Placeholder
Cáncer de sangre

Inmunoterapia

La inmunoterapia es un tipo de tratamiento que estimula o modifica el sistema inmunitario para que pueda reconocer y destruir mejor las células cancerosas. En los cánceres de la sangre, este enfoque ha permitido importantes avances en los últimos años.

Las inmunoterapias son tratamientos diseñados para mejorar la capacidad de su sistema inmunitario para identificar y destruir las células cancerosas. Algunas inmunoterapias también tienen efectos dirigidos, como los anticuerpos monoclonales.
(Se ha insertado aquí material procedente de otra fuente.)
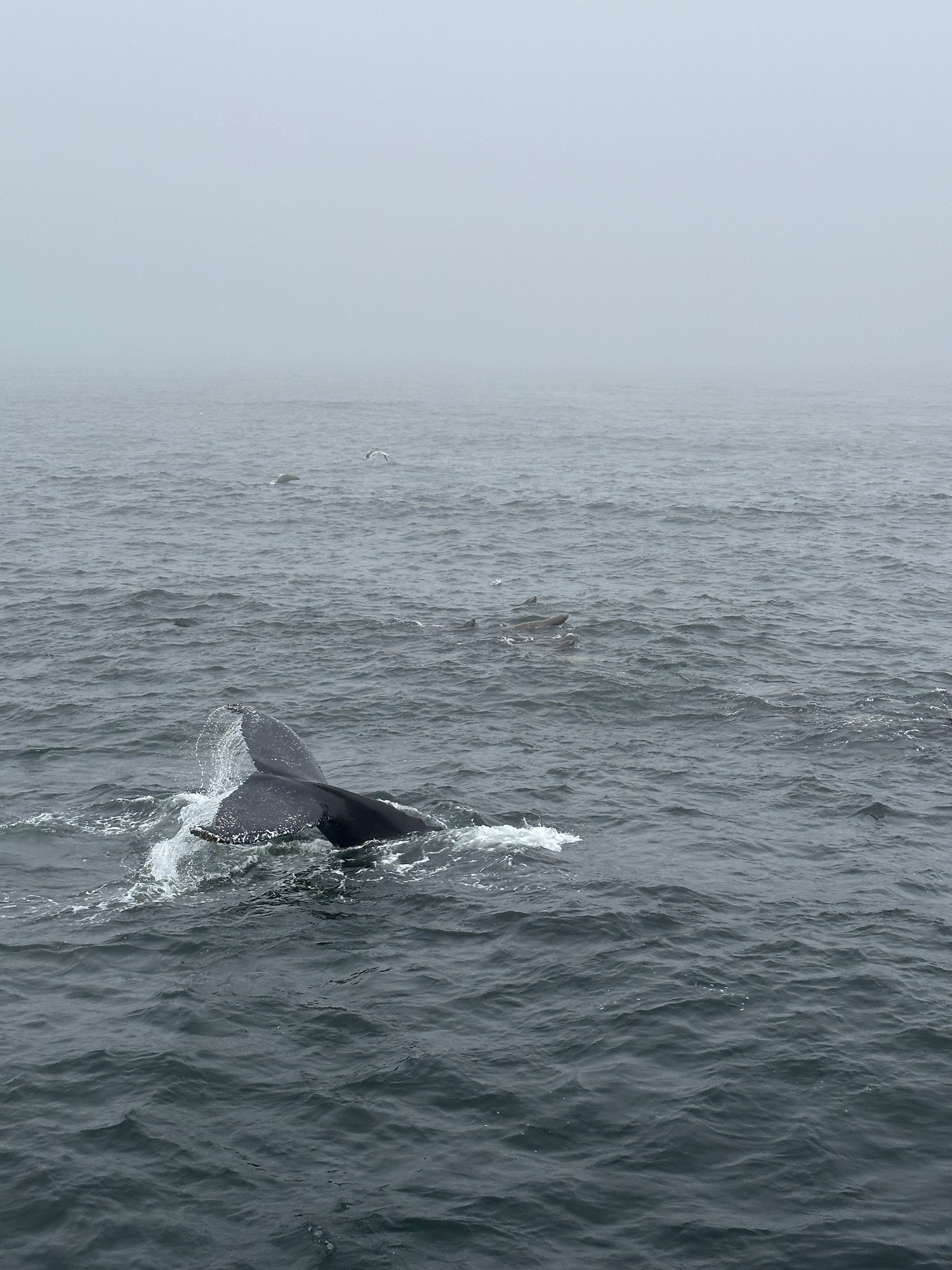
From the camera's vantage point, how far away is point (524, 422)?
10744 centimetres

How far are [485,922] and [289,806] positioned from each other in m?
3.73

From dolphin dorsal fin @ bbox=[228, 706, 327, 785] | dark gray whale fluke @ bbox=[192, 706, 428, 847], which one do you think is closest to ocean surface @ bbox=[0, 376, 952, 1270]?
dark gray whale fluke @ bbox=[192, 706, 428, 847]

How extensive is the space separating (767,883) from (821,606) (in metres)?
20.8

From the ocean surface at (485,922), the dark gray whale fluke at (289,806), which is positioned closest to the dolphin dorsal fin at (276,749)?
the dark gray whale fluke at (289,806)

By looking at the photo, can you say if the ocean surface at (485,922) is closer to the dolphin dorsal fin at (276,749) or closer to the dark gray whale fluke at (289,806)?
the dark gray whale fluke at (289,806)

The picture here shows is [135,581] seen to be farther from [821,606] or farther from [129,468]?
[129,468]

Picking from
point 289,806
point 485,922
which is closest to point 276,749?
point 289,806

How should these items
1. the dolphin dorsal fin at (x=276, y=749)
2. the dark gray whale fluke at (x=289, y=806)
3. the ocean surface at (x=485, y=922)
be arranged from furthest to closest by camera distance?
the dolphin dorsal fin at (x=276, y=749) → the dark gray whale fluke at (x=289, y=806) → the ocean surface at (x=485, y=922)

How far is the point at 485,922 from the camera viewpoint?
20.0 metres

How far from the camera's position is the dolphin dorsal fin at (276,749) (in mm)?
21109

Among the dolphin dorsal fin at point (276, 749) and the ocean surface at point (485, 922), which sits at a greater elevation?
the dolphin dorsal fin at point (276, 749)

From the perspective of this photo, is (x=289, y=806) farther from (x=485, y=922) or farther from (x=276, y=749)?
(x=485, y=922)

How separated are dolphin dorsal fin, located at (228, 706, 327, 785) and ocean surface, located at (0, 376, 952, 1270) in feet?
5.49

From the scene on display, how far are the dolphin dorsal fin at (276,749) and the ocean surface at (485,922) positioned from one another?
167cm
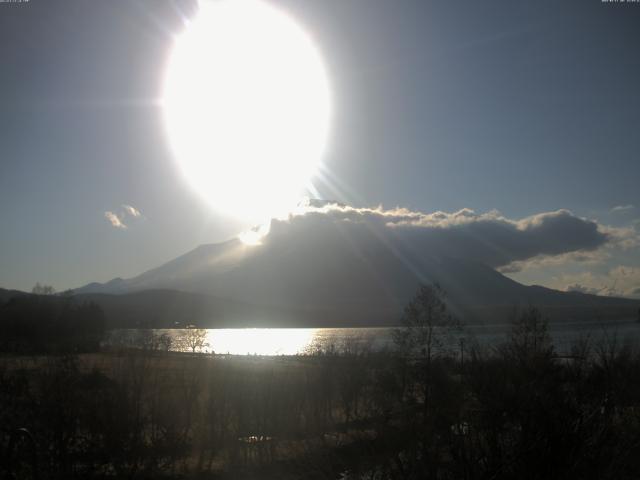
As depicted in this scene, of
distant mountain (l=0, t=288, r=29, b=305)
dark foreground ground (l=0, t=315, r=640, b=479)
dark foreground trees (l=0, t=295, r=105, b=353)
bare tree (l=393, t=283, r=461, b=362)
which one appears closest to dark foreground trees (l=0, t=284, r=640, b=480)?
dark foreground ground (l=0, t=315, r=640, b=479)

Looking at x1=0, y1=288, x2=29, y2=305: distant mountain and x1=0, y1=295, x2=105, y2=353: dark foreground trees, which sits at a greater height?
x1=0, y1=288, x2=29, y2=305: distant mountain

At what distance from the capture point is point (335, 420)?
3391 centimetres

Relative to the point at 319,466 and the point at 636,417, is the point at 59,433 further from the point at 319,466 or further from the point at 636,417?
the point at 636,417

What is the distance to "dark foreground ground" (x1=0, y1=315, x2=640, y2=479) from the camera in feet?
21.0

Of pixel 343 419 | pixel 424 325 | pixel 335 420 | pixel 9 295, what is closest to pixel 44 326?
pixel 335 420

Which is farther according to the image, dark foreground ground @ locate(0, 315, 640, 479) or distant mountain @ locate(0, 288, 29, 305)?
distant mountain @ locate(0, 288, 29, 305)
Uno de los tratamientos inmunoterápicos más comunes utilizados para los cánceres de la sangre es el rituximab, que se dirige a una proteína específica llamada CD20 en la superficie de las células B. Al unirse a esta proteína, el rituximab ayuda al sistema inmunitario a reconocer y eliminar estas células marcadas.

Si el diagnóstico es anemia aplásica, un trastorno sanguíneo en el que la médula ósea no produce suficientes células sanguíneas, el tratamiento puede implicar la supresión del sistema inmunitario. Esto se suele hacer con un fármaco llamado ciclosporina, a menudo combinado con infusiones de anticuerpos como la globulina antitimocítica (GAT), administradas mediante perfusión intravenosa.

Otra forma avanzada de inmunoterapia es la terapia CAR-T, en la que las células T del paciente se modifican para atacar mejor a las células cancerosas.

¿Cómo funciona la inmunoterapia?

La inmunoterapia se administra habitualmente mediante perfusión intravenosa en una vena o como una inyección subcutánea justo debajo de la piel. Al iniciar el tratamiento con rituximab, los médicos suelen preferir administrarlo primero por perfusión para vigilar posibles reacciones antes de cambiar a la forma de inyección.

Para tratar la anemia aplásica, la terapia con anticuerpos se administra por perfusión intravenosa, mientras que la ciclosporina se toma por vía oral en cápsulas o en forma líquida.

Efectos secundarios de la inmunoterapia

Las inmunoterapias pueden disminuir su resistencia a las infecciones y pueden causar cansancio, náuseas, diarrea, hematomas, sangrado o síntomas similares a los de la gripe, como dolores y fiebre.

Es posible una reacción alérgica, especialmente con el primer tratamiento, por lo que se recibirá medicación previa para minimizar este riesgo. El personal de enfermería monitorizará de cerca en busca de signos de reacción, como fiebre alta, escalofríos, dificultades respiratorias y náuseas. Estos efectos secundarios suelen ser temporales y desaparecen al finalizar el tratamiento.

Los efectos secundarios de los tratamientos que suprimen el sistema inmunitario, como los utilizados para la anemia aplásica, pueden incluir reacciones alérgicas (por ejemplo: fiebre), náuseas, dolores de cabeza, dolores corporales, hinchazón, erupciones cutáneas, diarrea y visión borrosa. La ciclosporina, en concreto, puede causar cansancio, mareos, problemas renales y aumento del vello en la cara y el cuerpo, que generalmente vuelve a la normalidad tras completar el tratamiento.